The Brambling is similar but has white rump and all-black tail, the Chaffinch has white outer tail feathers in both sexes. They often form mixed flocks in the winter; the Brambling's white rump and Chaffinch's white wing bars are diagnostic features.

Being our commonest finch it is sometimes easy to overlook its beauty despite the male possibly having more colours in its plumage than any other British bird.

Voice

Choose from Quicktime and mp3. Song Rain Call
  Quicktime mp3 Quicktime mp3

The Chaffinch is well known for its "rain" call which is a repetitive short trill, and a loud "pink pink" call.

The song can be remembered by the phrase: "chip chip chip chooee chooee cheeoo".

Feeding

Chaffinches usually feed on seeds and insects, like caterpillars, during the breeding season.

In the garden, they tend to forage on the ground for spilt seed (sunflower seeds and hearts) from the hanging feeders.

Nesting

The Chaffinches build a neat cup nest from moss, grass, and feathers bound with spiders' webs, lined with feathers and wool, and decorated with lichen and flakes of bark.
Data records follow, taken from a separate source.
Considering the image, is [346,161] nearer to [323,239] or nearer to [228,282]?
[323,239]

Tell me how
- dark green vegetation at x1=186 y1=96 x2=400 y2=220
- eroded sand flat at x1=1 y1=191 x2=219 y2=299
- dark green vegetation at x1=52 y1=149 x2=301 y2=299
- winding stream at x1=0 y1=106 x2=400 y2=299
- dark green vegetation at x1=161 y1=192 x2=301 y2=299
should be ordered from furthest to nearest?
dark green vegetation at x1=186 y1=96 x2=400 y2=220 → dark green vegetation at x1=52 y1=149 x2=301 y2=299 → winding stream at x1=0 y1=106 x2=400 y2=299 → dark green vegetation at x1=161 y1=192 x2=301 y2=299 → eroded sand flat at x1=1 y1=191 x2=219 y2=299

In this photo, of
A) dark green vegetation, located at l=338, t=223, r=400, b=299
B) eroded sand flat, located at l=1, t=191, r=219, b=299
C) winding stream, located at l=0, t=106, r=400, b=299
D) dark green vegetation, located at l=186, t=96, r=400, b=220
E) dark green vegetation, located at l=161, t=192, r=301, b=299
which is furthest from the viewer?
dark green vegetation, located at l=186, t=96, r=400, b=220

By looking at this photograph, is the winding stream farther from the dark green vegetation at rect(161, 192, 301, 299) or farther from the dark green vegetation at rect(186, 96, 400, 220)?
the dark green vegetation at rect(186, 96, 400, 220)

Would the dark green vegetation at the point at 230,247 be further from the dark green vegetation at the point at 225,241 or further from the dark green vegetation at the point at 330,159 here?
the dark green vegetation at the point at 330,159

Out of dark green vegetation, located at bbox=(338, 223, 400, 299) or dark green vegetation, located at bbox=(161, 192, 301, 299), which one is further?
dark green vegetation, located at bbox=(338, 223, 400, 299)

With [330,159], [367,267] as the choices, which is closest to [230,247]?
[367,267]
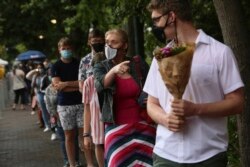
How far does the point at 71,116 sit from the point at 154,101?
454cm

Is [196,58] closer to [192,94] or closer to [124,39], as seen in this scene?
[192,94]

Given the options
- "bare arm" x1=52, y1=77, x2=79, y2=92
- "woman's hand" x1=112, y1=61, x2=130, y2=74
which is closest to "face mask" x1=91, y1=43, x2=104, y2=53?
"woman's hand" x1=112, y1=61, x2=130, y2=74

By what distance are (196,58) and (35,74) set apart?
12289 millimetres

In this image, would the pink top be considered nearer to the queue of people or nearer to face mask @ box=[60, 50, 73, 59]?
the queue of people

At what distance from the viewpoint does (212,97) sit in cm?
315

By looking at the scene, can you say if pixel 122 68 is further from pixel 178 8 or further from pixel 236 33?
pixel 236 33

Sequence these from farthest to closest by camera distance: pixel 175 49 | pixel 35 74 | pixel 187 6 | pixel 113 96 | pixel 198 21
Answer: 1. pixel 35 74
2. pixel 198 21
3. pixel 113 96
4. pixel 187 6
5. pixel 175 49

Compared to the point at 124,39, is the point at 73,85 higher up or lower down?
lower down

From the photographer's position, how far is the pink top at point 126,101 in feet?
15.4

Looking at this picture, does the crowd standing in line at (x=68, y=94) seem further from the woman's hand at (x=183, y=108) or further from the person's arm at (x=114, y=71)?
the woman's hand at (x=183, y=108)

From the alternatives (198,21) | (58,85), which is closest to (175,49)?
(58,85)

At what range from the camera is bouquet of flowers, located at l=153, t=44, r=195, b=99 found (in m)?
2.98

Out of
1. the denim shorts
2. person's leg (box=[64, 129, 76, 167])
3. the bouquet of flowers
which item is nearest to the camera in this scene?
the bouquet of flowers

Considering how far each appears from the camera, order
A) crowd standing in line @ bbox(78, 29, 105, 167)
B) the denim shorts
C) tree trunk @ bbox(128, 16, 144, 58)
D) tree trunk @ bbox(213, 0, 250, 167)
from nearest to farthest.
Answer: tree trunk @ bbox(213, 0, 250, 167)
crowd standing in line @ bbox(78, 29, 105, 167)
the denim shorts
tree trunk @ bbox(128, 16, 144, 58)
The nest is usually in a fork of a tree or shrub.

The eggs of the Chaffinch are about 20 mm by 15 mm in size, and are smooth, glossy, and light blue with purple-brown blotches. The duties of incubating the eggs are performed by the female. The newly-hatched young are fed by both adults.

Breeding Data
Breeding Starts Number of Clutches Number of Eggs Incubation (days) Fledge (days)
April 1-2 2-8 10-16 11-18

Movements

Resident birds are mostly sedentary with juveniles moving only short distances from the place where they were hatched.

Between September and March, the population increases with 10-20 million immigrants from Scandinavia and Western Europe looking for food. These birds are usually found in large flocks on open farmland, whereas resident British birds are usually in woodlands and hedgerows.

Conservation

Chaffinch populations were affected in the 1950s by use of agricultural chemicals and changes in farming practice, but now seems to be doing all right.

My Garden

Graph of garden visits.

Like the Bullfinch, the Chaffinch used to be a common visitor in the winter, but in recent years the numbers have dwindled and now we hardly ever see them.

During the last few years it has been a female Chaffinch that has visited most frequently, though occasionally a male has accompanied her. Once in the garden, they seem to become almost panic stricken for no apparent reason and then disperse. This behaviour is in stark contrast to those in other areas, such as Snowdonia, where they are somewhat extroverted, and is presumably because they are so few in number in our garden.